UW News

October 16, 1998

Inspiring undergraduates to reach new heights,Salesin named ‘Washington Professor of the Year’

David Salesin‘s resume keeps getting longer as he makes room for his ever-expanding list of honors and awards. The latest addition comes from the Carnegie Foundation for the Advancement of Teaching and the Council for the Advancement and Support of Education, which has named Salesin the 1998-99 Washington Professor of the Year.

Created by CASE in 1981, Professor of the Year awards are given in recognition of extraordinary dedication to teaching, commitment to students and innovative teaching methods. This year the program recognized four national award winners as well as top professors in 47 states, the District of Columbia, Puerto Rico and the Virgin Islands.

“The lives of tomorrow’s leaders and scholars are being shaped every day in our undergraduate classrooms and laboratories,” said Carnegie Foundation President Lee S. Shulman. “In honoring these distinguished professors who have exhibited excellence in teaching their disciplines and extraordinary dedication to their students, we are supporting the centrality of teaching on campus and recognizing its importance to the future of our country.”

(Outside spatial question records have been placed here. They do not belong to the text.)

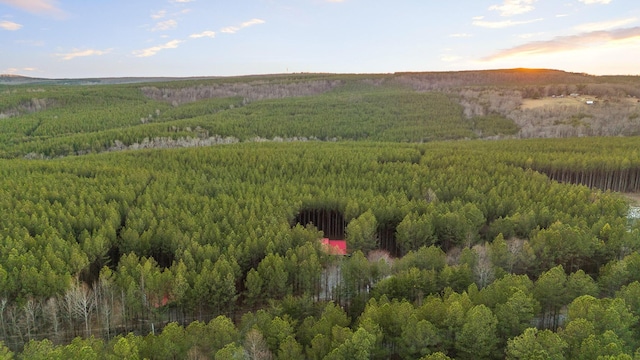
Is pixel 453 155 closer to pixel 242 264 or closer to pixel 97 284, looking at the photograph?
pixel 242 264

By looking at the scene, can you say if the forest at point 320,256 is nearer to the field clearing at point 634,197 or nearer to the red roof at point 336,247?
the red roof at point 336,247

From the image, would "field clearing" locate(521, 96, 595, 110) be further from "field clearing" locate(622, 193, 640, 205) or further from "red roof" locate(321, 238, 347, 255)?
"red roof" locate(321, 238, 347, 255)

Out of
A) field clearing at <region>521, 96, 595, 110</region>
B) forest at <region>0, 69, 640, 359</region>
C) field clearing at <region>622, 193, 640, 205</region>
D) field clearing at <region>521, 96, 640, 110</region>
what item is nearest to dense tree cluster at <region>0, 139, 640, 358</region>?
forest at <region>0, 69, 640, 359</region>

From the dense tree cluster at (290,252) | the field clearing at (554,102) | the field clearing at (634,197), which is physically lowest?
the field clearing at (634,197)

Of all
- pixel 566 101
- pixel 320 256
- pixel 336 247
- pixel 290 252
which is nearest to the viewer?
pixel 290 252

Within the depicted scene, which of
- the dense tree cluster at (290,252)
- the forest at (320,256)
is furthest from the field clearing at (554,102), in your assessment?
the dense tree cluster at (290,252)

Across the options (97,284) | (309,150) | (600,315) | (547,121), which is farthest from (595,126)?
(97,284)

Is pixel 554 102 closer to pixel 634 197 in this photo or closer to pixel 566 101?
pixel 566 101

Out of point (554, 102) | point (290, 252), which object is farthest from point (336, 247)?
A: point (554, 102)

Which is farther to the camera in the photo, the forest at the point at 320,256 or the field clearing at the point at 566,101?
the field clearing at the point at 566,101
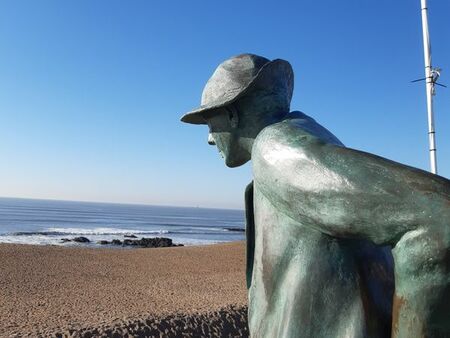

The professors honored this year embody the spirit of education in their passionate pursuit of knowledge and in their talent to encourage those around them to explore, inquire and imagine, added CASE President Eustace D. Theodore.
“Their impact on the future of this nation is profound and enduring, as is that of all the dedicated and talented professors who teach on our nation’s campuses,” he said.

Salesin’s impact as a teacher can hardly be overstated. Since joining the UW Department of Computer Science & Engineering in 1991, Salesin has:

? Amassed an unprecedented collection of top research awards while closely involving undergraduates in his cutting edge work.

? Revolutionized the department’s computer graphics curriculum and put the UW on the map in this emerging field just at a time when demand for such graduates is building.

? Spearheaded the development of a cross-disciplinary animation arts curriculum that exposes computer science, art and music students to real-world animation production like no other university program in the country.

? Transformed his department’s teaching assistant training program so successfully that participants received significantly higher student evaluations than teaching assistants in previous years.

? Won the 1997 UW Distinguished Teaching Award.

“It goes without saying that David is an extraordinary faculty member,” said Ed Lazowska, chair of the Department of Computer Science & Engineering. “He’s incredibly creative, and he understands that the business of the university is education — that the research we do should be an integral part of the process of educating our students at all degree levels.”

While research is thought by some to come at the expense of undergraduate education, Salesin has demonstrated how effectively and creatively research and teaching can be weaved together to inspire student learning and achievement.

In the Computer Science & Engineering Department, Salesin pioneered the use of undergraduate teaching assistants in his computer graphics courses. In addition to cementing their knowledge of the basic material, the students are exposed to the latest advancements in the field and participate in incorporating this material into the courses. Students in the classes benefit from having several enthusiastic undergraduate TA’s, who view the job as an honor rather than a chore, as opposed to a single graduate student.

Top TAs are invited to join Salesin’s Graphics and Imaging Laboratory as research assistants. Generally, they are paired with graduate students who have complimentary skills and begin tackling one of Salesin’s many and varied computer graphics projects. Usually, this work leads to publishable results which the students are expected to help write up, submit for publication and present. In 1996, Salesin set a record by having eight research papers accepted at SIGGRAPH, the premiere venue for presenting computer graphics research. Four of the papers were co-authored by UW undergraduates.

“It’s a pretty big deal to have a SIGGRAPH paper on your resume. It’s almost unheard of to have that kind of publication on your resume as an undergraduate,” said Brad West, one of Salesin’s former undergraduate research assistants who now is a technical director at the animation studio Pixar.

Salesin is quick to point out that he is only trying to replicate the rich undergraduate experience he had at Brown University under professors Andries van Dam and Thomas Banchoff, who incidentally was named Rhode Island Professor of the Year in 1997.

“The education I received as an undergraduate at Brown University was the most important factor in shaping my career,” he said. “Outstanding undergraduates in computer science were individually mentored in ways that truly changed lives. I have found it enormously satisfying to watch students grow and, through their own hard work, gain confidence and skill, and ultimately embark on careers where they may teach or do research on their own.”

Previous UW winners of the Washington Professor of the Year award include Professor of Chemistry Norm Rose in 1991 and Professor of Psychology Lee Roy Beach in 1989.